[Start of INPUT MATERIAL]

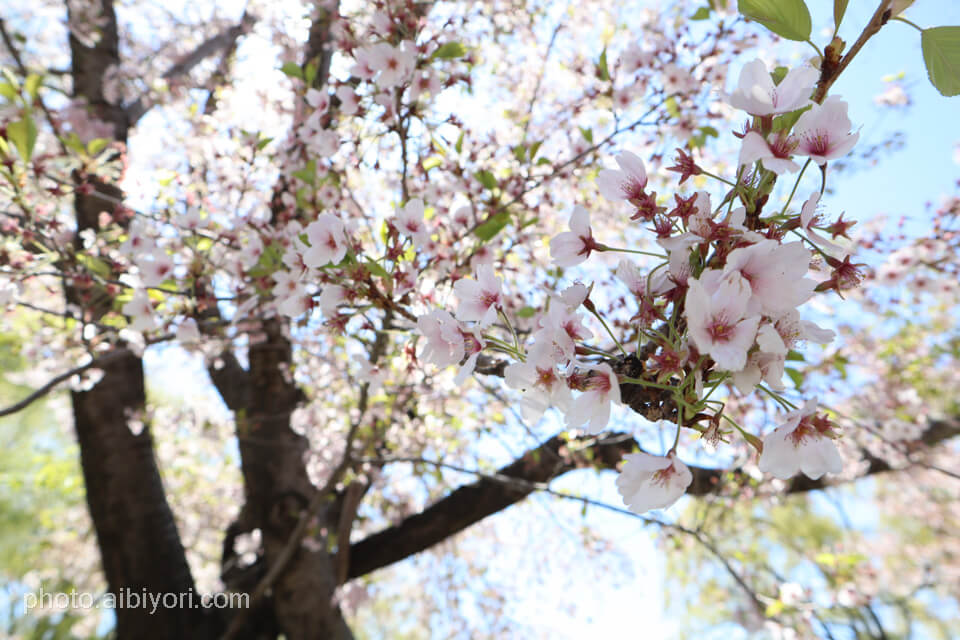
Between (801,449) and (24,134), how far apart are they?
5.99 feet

[End of INPUT MATERIAL]
[Start of INPUT MATERIAL]

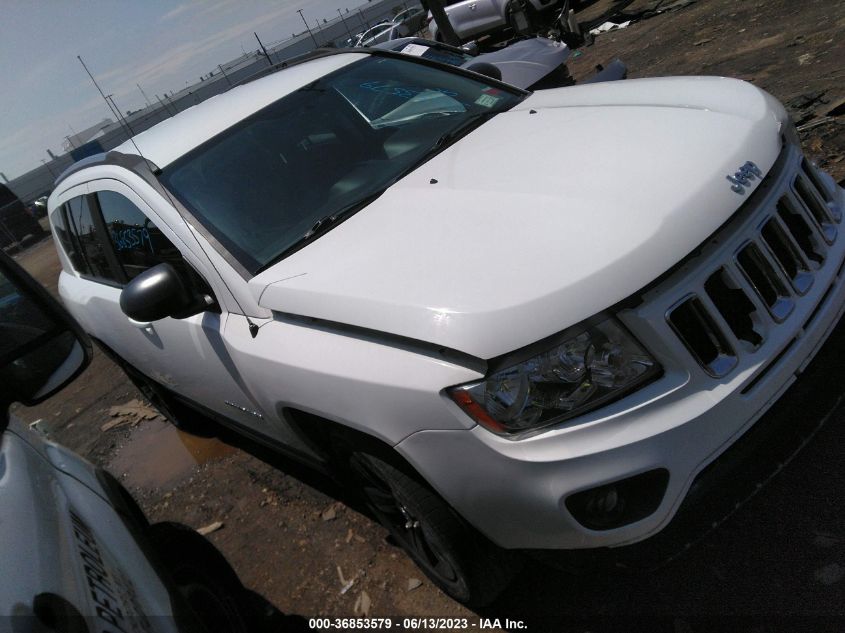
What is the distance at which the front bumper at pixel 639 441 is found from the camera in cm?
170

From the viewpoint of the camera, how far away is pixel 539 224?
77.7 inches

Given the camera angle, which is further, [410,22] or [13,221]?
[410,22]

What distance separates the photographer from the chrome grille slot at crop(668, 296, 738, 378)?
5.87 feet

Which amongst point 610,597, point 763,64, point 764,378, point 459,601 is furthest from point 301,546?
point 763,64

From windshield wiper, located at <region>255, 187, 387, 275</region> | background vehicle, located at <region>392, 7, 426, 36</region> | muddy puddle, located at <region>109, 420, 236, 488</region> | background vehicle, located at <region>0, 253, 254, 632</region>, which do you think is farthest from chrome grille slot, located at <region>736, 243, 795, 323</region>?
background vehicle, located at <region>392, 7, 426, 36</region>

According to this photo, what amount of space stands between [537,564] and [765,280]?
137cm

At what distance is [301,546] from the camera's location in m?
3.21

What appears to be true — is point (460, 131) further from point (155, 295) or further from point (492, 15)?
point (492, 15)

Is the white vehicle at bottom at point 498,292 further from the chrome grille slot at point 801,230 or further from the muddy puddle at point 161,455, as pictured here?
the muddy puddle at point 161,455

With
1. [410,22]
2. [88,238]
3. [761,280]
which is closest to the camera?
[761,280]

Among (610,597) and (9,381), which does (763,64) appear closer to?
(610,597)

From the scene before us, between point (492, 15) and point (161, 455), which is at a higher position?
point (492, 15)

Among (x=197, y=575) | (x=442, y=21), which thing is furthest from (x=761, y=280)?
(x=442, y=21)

[End of INPUT MATERIAL]

Gather every line in the rows above that contains the word "located", and copy each such line in full.

From windshield wiper, located at <region>255, 187, 387, 275</region> | background vehicle, located at <region>392, 7, 426, 36</region> | muddy puddle, located at <region>109, 420, 236, 488</region> | background vehicle, located at <region>0, 253, 254, 632</region>, which do you think is farthest from chrome grille slot, located at <region>736, 243, 795, 323</region>?
background vehicle, located at <region>392, 7, 426, 36</region>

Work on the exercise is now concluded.